(Short task)
Drop the pictures, then extract the listing word for word.

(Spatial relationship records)
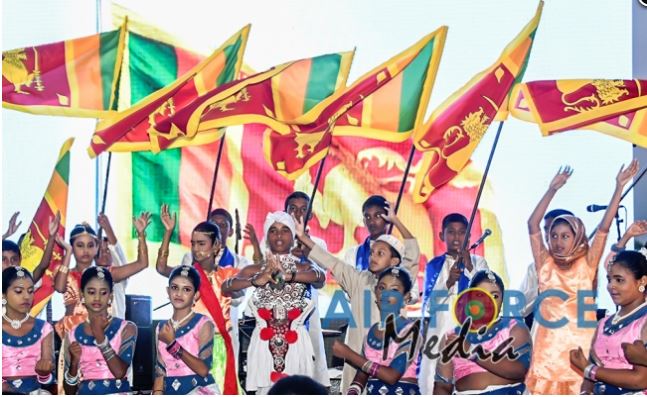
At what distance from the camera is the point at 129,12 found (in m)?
5.73

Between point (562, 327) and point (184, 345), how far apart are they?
1771mm

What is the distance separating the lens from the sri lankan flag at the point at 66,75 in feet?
18.9

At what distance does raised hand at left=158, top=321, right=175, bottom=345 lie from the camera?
17.6 feet

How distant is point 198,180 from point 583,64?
1.95 m

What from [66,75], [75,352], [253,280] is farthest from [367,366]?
[66,75]

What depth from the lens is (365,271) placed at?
17.8ft

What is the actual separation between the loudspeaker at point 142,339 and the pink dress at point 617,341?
2.14 metres

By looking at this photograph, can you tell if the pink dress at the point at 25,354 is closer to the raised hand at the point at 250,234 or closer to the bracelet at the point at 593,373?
the raised hand at the point at 250,234

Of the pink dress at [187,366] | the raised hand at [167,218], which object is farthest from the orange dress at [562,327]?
the raised hand at [167,218]

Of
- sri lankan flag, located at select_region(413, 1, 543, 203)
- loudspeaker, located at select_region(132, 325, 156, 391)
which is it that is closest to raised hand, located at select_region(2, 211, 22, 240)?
loudspeaker, located at select_region(132, 325, 156, 391)

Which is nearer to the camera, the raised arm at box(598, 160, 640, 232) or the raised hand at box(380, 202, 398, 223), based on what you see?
the raised arm at box(598, 160, 640, 232)

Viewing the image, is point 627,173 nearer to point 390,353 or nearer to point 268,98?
point 390,353

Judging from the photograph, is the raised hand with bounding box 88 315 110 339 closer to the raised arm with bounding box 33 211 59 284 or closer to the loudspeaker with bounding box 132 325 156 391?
the loudspeaker with bounding box 132 325 156 391

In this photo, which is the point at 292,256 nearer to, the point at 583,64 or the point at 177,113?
the point at 177,113
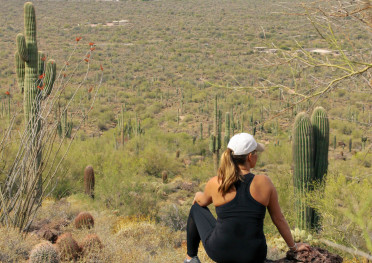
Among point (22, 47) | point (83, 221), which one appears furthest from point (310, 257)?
point (22, 47)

(Completed task)
At what distance from the camera is the point at 129,12 found (in m)?
5.73

Between point (562, 327) and point (184, 345), how far apart are they?
1771mm

What is the distance separating the lens from the sri lankan flag at the point at 66,75 in feet?
18.9

At what distance does raised hand at left=158, top=321, right=175, bottom=345 lie from the camera?
17.6 feet

How distant is point 198,180 from point 583,64?
1.95 m

What from [66,75], [75,352], [253,280] is farthest from [367,366]?
[66,75]

What depth from the lens is (365,271) placed at?
17.8ft

What is the actual separation between the loudspeaker at point 142,339 and the pink dress at point 617,341?
2.14 metres

By looking at this photograph, can you tell if the pink dress at the point at 25,354 is closer to the raised hand at the point at 250,234 or closer to the bracelet at the point at 593,373?
the raised hand at the point at 250,234

Of the pink dress at [187,366] | the raised hand at [167,218], which object is farthest from the orange dress at [562,327]?
the raised hand at [167,218]

Of
- sri lankan flag, located at select_region(413, 1, 543, 203)
- loudspeaker, located at select_region(132, 325, 156, 391)
which is it that is closest to raised hand, located at select_region(2, 211, 22, 240)?
loudspeaker, located at select_region(132, 325, 156, 391)

Which is nearer to the camera, the raised arm at box(598, 160, 640, 232) or the raised hand at box(380, 202, 398, 223), based on what you see?
the raised arm at box(598, 160, 640, 232)

Viewing the image, is point 627,173 nearer to point 390,353 or nearer to point 268,98?
point 390,353

Judging from the photograph, is the raised hand with bounding box 88 315 110 339 closer to the raised arm with bounding box 33 211 59 284 or closer to the loudspeaker with bounding box 132 325 156 391?
the loudspeaker with bounding box 132 325 156 391

In this photo, which is the point at 292,256 nearer to, the point at 583,64 or the point at 177,113?
the point at 177,113
Among point (22, 47) | point (83, 221), which one appears furthest from point (310, 257)?
point (22, 47)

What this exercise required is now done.